FLDS spokesman Willie Jessop said Abbott's unusual appearance before potential jurors at a criminal trial was proof that the prosecution was political after the state was forced to return the 439 children taken from the sect's parents last year.

"It was political to come here and put himself visibly in front of all the jurors," he said.

Abbott's spokesman didn't immediately respond to a call seeking comment Tuesday evening.

The charge against Keate stems from his alleged "spiritual marriage" in 2005 to a girl who was 15. Prosecutors say she got pregnant when she was 16, younger than the age at which she could legally consent to sex under Texas law.

Officials sent jury summonses to 300 residents in an effort to get 12 jurors and two alternates for the trial. They sent the same number for the first trial, that of Raymond Jessop last month, and it took more than three days to seat the jury that later convicted him of sexual assault of a child and sentenced him to 10 years in prison.

By Tuesday, the Keate jury pool had been weeded to about a 100 people. Jury selection was to continue today.

Most residents know one another in this ranching community, and the raid in April 2008 of the sect's Yearning For Zion Ranch became international news for weeks as women and children in prairie dresses were taken from the ranch.

Several potential jurors admitted knowing a lot about the raid and being unsure they could impartially serve as jurors in the case.

Church records seized from the ranch were used to help build criminal cases against some of the sect men. In all, 11 were indicted on felony charges, including sexual assault and bigamy; the sect's doctor faces misdemeanor charges of failure to report child abuse.

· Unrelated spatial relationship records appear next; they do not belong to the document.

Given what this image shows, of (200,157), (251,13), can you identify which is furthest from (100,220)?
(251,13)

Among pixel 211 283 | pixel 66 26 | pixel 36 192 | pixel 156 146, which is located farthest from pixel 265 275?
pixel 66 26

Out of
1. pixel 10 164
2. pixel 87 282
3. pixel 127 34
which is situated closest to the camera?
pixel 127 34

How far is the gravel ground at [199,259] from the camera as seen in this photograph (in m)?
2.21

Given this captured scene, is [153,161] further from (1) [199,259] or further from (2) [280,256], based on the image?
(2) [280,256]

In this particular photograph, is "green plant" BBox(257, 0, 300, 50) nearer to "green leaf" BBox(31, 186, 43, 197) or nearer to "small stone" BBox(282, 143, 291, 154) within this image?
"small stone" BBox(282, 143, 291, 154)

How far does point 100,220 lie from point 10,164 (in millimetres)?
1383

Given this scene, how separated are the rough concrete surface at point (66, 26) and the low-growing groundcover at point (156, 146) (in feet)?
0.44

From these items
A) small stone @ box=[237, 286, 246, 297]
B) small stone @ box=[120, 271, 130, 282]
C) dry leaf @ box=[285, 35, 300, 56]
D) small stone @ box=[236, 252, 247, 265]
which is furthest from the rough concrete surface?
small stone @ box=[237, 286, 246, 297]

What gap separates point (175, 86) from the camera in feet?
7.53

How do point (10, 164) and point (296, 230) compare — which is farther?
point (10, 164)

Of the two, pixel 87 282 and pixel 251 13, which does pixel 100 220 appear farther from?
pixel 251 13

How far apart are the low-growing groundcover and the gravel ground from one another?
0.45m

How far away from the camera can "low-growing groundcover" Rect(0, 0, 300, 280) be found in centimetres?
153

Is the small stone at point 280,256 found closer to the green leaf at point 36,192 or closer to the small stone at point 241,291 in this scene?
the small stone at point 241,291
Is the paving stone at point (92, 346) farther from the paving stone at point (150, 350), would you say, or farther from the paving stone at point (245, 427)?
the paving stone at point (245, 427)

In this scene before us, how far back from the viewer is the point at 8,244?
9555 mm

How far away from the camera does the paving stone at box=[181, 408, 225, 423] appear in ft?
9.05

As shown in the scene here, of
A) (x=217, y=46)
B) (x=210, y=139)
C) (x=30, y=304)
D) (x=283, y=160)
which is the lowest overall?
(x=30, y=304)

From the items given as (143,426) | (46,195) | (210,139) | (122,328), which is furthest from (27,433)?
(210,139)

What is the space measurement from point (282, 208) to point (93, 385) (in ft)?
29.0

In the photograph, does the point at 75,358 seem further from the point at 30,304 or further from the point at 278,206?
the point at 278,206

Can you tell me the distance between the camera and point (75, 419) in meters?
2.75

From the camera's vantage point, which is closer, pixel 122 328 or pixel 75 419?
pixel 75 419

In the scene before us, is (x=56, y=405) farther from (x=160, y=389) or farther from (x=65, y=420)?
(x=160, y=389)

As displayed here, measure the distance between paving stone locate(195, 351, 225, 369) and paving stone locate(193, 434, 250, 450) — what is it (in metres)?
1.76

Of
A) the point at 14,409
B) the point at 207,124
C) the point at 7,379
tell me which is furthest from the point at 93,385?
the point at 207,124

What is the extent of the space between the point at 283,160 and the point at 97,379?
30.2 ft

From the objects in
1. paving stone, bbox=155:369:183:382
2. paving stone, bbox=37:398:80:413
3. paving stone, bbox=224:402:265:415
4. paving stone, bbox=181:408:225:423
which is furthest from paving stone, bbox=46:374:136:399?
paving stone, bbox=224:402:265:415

Seized church records indicate that as of March 2007, Keate had six wives, ranging in age from 17 to 49.

Writings by sect leader Warren Jeffs, also seized by authorities, indicate that two of those wives were reassigned to Keate from one of Jeffs' brothers, who Jeffs considered an instrument of Lucifer.

"The Lord had me seal eleven of his former ladies to other men living on this land," wrote Jeffs, ticking off the reassignment of wives and children to five different men. "So all of that is settled. Leave what is in the Lord's hands in the Lord's hands."

The FLDS is a breakaway sect of The Church of Jesus Christ of Latter-day Saints, which renounced polygamy more than a century ago.

Historically based at the Arizona-Utah line, the FLDS bought a ranch about 150 miles northwest of San Antonio six years ago and began building massive log homes and a towering temple.